━━━━━ Extract

# GST rate on Costco memberships is 6.13%



## Jack Malarkey (Jan 11, 2016)

(This discussion is directed to those who revel in detail even if it results in differences of minuscule amounts.)

I was surprised to see that the GST charged on my Costco business membership of $55 was only 6.13% (and not 10%).

This will affect the (partial) GST credit I claim on this purchase.

I don’t know why this is so. I can only speculate that the annual membership fee covers several discrete items only some of which attract GST, meaning that the 6.13% rate is a composite rate reflecting mixed supplies.


















See also:



ATO Community



(This discussion mentions a GST rate of 6.46% rather than 6.13%. I wonder if the composite rate fluctuates from year to year.)


----------



## UberDriverAU (Nov 4, 2015)

It's unusual to see that for a company like Costco, but quite common with car rego, where licence fees and insurance duty are GST free. Looking at an old car rego form, the GST amount was $36.86 for 12 month option, and the total amount was $685.30 for the 12 month option. So GST was 
5.38% in this case. 

We can deduce that the taxable component of the Costco membership fee is 
$33.72, because 0% and 10% are the only GST rates if I recall correctly.


----------



## Jack Malarkey (Jan 11, 2016)

━━━━━━━━━━
━━━━━ Supplied data

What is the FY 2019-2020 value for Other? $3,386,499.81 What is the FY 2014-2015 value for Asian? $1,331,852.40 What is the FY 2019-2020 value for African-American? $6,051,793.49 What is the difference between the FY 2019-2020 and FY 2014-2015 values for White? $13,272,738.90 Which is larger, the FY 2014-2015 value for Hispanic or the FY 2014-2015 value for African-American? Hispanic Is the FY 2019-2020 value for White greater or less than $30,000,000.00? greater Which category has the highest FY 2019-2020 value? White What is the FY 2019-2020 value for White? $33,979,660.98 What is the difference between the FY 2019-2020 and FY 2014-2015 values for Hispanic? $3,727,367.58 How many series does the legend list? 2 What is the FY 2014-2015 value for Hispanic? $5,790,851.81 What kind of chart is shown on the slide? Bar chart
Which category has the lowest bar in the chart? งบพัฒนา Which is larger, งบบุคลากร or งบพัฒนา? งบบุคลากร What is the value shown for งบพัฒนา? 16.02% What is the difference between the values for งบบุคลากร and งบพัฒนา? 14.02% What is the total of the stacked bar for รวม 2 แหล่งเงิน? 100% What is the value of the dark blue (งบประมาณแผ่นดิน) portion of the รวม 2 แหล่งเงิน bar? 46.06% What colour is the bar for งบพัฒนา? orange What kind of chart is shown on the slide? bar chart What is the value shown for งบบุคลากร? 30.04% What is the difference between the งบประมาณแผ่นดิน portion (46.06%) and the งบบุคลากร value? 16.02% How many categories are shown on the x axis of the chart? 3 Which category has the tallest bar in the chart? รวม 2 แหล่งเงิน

━━━━━━━━━━

→ **Parts of the exercise**
1. In the Costco GST forum thread, what GST amount appeared on the old car rego form for the 12 month option?
2. Print the Costco GST forum thread from "This will affect" up to and including "reflecting mixed supplies.".
3. Continue the Costco GST forum thread from the point where it stops.
The lines are separate material, apart from the Costco GST forum thread.

→ **Answers below**
1. $36.86

2.
This will affect the (partial) GST credit I claim on this purchase.

I don’t know why this is so. I can only speculate that the annual membership fee covers several discrete items only some of which attract GST, meaning that the 6.13% rate is a composite rate reflecting mixed supplies.

3.
UberDriverAU said:


> It's unusual to see that for a company like Costco, but quite common with car rego, where licence fees and insurance duty are GST free. Looking at an old car rego form, the GST amount was $36.86 for 12 month option, and the total amount was $685.30 for the 12 month option. So GST was
> 5.38% in this case.
> 
> We can deduce that the taxable component of the Costco membership fee is
> $33.72, because 0% and 10% are the only GST rates if I recall correctly.


Thanks. Interesting.

This is how GST is shown on car registration notices in the ACT:










(MAI stands for motor accident injury insurance and is the equivalent of CTP insurance in other states and territories. The reason I’m recorded as not being entitled to an input tax credit for this car is that I use it only privately.)


----------



## Zuständig (Aug 31, 2019)

This is an extract of an explanation on the ATO website.


> There are situations where the GST payable shown on a tax invoice may be less than 1/11 of the price. This may happen for example when the supplier makes a supply that is partly taxable and partly GST-free (this is called a mixed supply). In this situation GST is only payable on the taxable part/component of the supply. That is, 10% GST is only charged on the taxable part of the supply. By way of an example, a supplier makes a mixed supply as follows:
> 
> *Supply* *Value* *GST* *Price*
> GST-free part $22 $0 $22
> ...


----------



## Sandhills (Feb 9, 2018)

Interesting and good to note the small details as shows an inquisitive mind and can sometimes lead to huge savings 

Just this morning I noticed a dead rat (true) in the grass outside our unit , I flicked it over the neighbours fence because they always have rowdy BBQs and the smoke comes in my window 👍


----------



## Jack Malarkey (Jan 11, 2016)

The effective GST rate on Costco memberships in 2022 is 6.39%.

See the earlier posts above for an explanation.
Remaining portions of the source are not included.